Branding is a long-term game focused on growth, not quick wins

In his book Good To Great, Jim Collins set out to investigate why some companies skyrocketed, relative to similar companies in their category. And how they stayed there, while others slumped back to mediocrity.

And while Jim found there were several distinguishing factors that set the thriving companies apart, two factors were absolutely key. The first was almost always a specific type of leader that drove the company forward. And second – the kind of culture and mindset the leader had planted in the organisation.

These leaders were focused on long-term growth, rather than short-term gains or their own egos in the public eye. And Steve Jobs understood better than most, that a successful brand takes time to grow.
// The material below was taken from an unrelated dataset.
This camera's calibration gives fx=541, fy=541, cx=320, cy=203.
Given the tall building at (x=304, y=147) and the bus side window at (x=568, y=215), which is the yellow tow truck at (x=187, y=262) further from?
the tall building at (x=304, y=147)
His vision of ‘you don’t need to be first to succeed, you need to be better’ meant that the entire company culture is entirely focused on continually improving their offering. They use every new product and customer interaction as an opportunity to learn, using facts to improve their products. And that’s also how they are able to anticipate their customers’ needs, as we’ve learned above.

Commanding brand loyalty comes from knowing your why

As Simon Sinek shared with us ten years ago, great brands command loyalty by understanding their reason for being. That overarching purpose is what drives successful companies forward, aligns the entire team to deliver and sustains a company’s growth for years into the future.

While every business knows what they do and the services and products they provide. And most know the approach in how they create and deliver these products and services. It’s typical for a marketing message to talk about the what and the how, which rarely drives any purchasing decisions anymore.

Apple is one of the clearest examples of living and breathing through their why. “In everything we do, we believe in challenging the status quo. We believe in thinking differently,” they say. They just happen to make great computers. Their loyal fans follow not because of the latest technology, but because they believe what Apple believes. 

And belonging to a mutual cause has been a powerful driver to build communities for centuries before brands ever existed.